» **Work instruction**
Reproduce word for word the part of the monitoring text below between "Introduction" and "to production monitoring.", inclusive.

» **Exercise passage**

+++

Introduction

Cinnamon sandbox provides a succinct way to get monitoring to run in a development environment with our complete feature set, but what about production? While monitoring in development is great for debugging and testing applications ultimately production support is the primary goal.

The question most users ask is “how do I take the Lightbend monitoring experience to production readiness?” In this document, we will address this issue by showing that our 10-minute install experience is a microcosm of a larger ecosystem designed in the spirit of our other tools like Scala (scalable language) or Akka (distributed-by-default). One can view our 10-minute sandbox experience in conjunction with this document as a roadmap to production monitoring.

What is monitoring at scale?

Most people typically think of monitoring as a set of tools and manners by which we track, measure and maintain software applications. Also, If we are coming from the developer’s perspective with little experience in monitoring, we often have the unrealistic expectation that it should just plug into or surveil our existing system, require minimal effort to maintain, yet provides extensive feedback. The reality is that both of these understandings are naive and will ultimately lead to disappointing results.

Complexities of monitoring at scale

This document assumes the reader has a basic understanding of the inherent differences between monolithic and distributed application architectures and recognizes that a “one-size-fits-all” monitoring solution does not work in a distributed environment. As such, we will not discuss the rationale for our monitoring approach; rather, in this section, we will focus on some fundamental challenges and resolutions in monitoring distributed applications.

Distributed applications at their root are challenging to build and require optimization or tuning to their particular use cases. So, it’s not hard to believe that monitoring these types of applications presents its set of challenges that need consideration. As mentioned above, “one-size-fits-all” just doesn’t work especially in monitoring. On the other hand, we don’t want to roll a custom solution for every system we build, therefore we need to find that place, somewhere in between, that is “good-enough.” Following are two main features of this idea that are contained within our monitoring solution and provide a springboard from which our 10-minute install is extensible for a scalable production environment:

  • Driven by configuration
  • Distributed by default

In each one of these features, we capture both the complexity and resolution of monitoring at scale. Let’s take a look at them individually.

Driven by configuration

First, we have driven by configuration. Driving an application in this manner is nothing new and part of many toolkits we find today. While it can be challenging to find the right arrangement of settings, the result is well worth the effort as we can tune our monitoring solution to our specific needs. As such, we can not overstate their importance as optimization of configuration is crucial to the successful scaling and efficiency of any monitoring app.

Distributed by default

If we are monitoring applications that scale (i.e. distributed applications), then it’s important that the monitoring tool itself should scale (be a distributable application). From our perspective, that means our monitoring tool is capable of being elastic and resilient. When monitoring an Akka or Lagom application, by default Lightbend Monitoring benefits by the implicit scaling of these toolkits.

+++

» **Dataset**
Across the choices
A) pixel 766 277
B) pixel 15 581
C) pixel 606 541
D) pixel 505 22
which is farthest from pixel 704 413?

+++

» **Solution to this problem**
Introduction

Cinnamon sandbox provides a succinct way to get monitoring to run in a development environment with our complete feature set, but what about production? While monitoring in development is great for debugging and testing applications ultimately production support is the primary goal.

The question most users ask is “how do I take the Lightbend monitoring experience to production readiness?” In this document, we will address this issue by showing that our 10-minute install experience is a microcosm of a larger ecosystem designed in the spirit of our other tools like Scala (scalable language) or Akka (distributed-by-default). One can view our 10-minute sandbox experience in conjunction with this document as a roadmap to production monitoring.